* Work order
Rewrite the stretch from the start of the rows through the line containing "listen to others.", changing "Ability" to "Capacity" and keeping everything else the same. Leave the pictures out of your answer.

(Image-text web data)

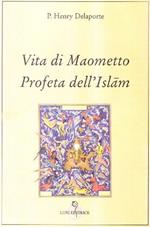 Vita di Maometto, Profeta dell'Islam. Secondo il Corano e gli storici arabi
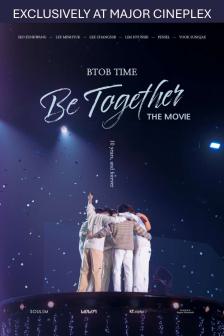 BTOB TIME Be Together THE MOVIE - ภาพยนตร์คอนเสิร์ตฉลองครบรอบ 10 ปี BTOB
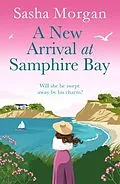 E-Book (epub) A New Arrival at Samphire Bay von Sasha Morgan
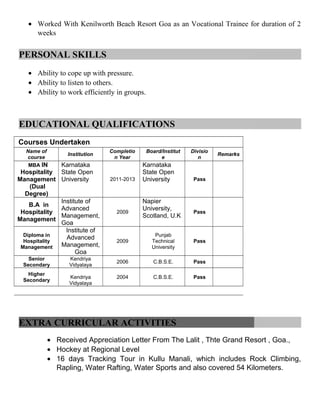 • Worked With Kenilworth Beach Resort Goa as an Vocational Trainee for duration of 2
weeks
PERSONAL SKILLS
• Ability to cope up with pressure.
• Ability to listen to others.
• Ability to work efficiently in groups.
EDUCATIONAL QUALIFICATIONS
Courses Undertaken
Name of
course
Institution
Completio
n Year
Board/Institut
e
Divisio
n
Remarks
MBA IN
Hospitality
Management
(Dual
Degree)
Karnataka
State Open
University 2011-2013
Karnataka
State Open
University Pass
B.A in
Hospitality
Management
Institute of
Advanced
Management,
Goa
2009
Napier
University,
Scotland, U.K
Pass
Diploma in
Hospitality
Management
Institute of
Advanced
Management,
Goa
2009
Punjab
Technical
University
Pass
Senior
Secondary
Kendriya
Vidyalaya
2006 C.B.S.E. Pass
Higher
Secondary
Kendriya
Vidyalaya
2004 C.B.S.E. Pass
EXTRA CURRICULAR ACTIVITIES
• Received Appreciation Letter From The Lalit , Thte Grand Resort , Goa.,
• Hockey at Regional Level
• 16 days Tracking Tour in Kullu Manali, which includes Rock Climbing,
Rapling, Water Rafting, Water Sports and also covered 54 Kilometers.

* Output
 Vita di Maometto, Profeta dell'Islam. Secondo il Corano e gli storici arabi
 BTOB TIME Be Together THE MOVIE - ภาพยนตร์คอนเสิร์ตฉลองครบรอบ 10 ปี BTOB
 E-Book (epub) A New Arrival at Samphire Bay von Sasha Morgan
 • Worked With Kenilworth Beach Resort Goa as an Vocational Trainee for duration of 2
weeks
PERSONAL SKILLS
• Capacity to cope up with pressure.
• Capacity to listen to others.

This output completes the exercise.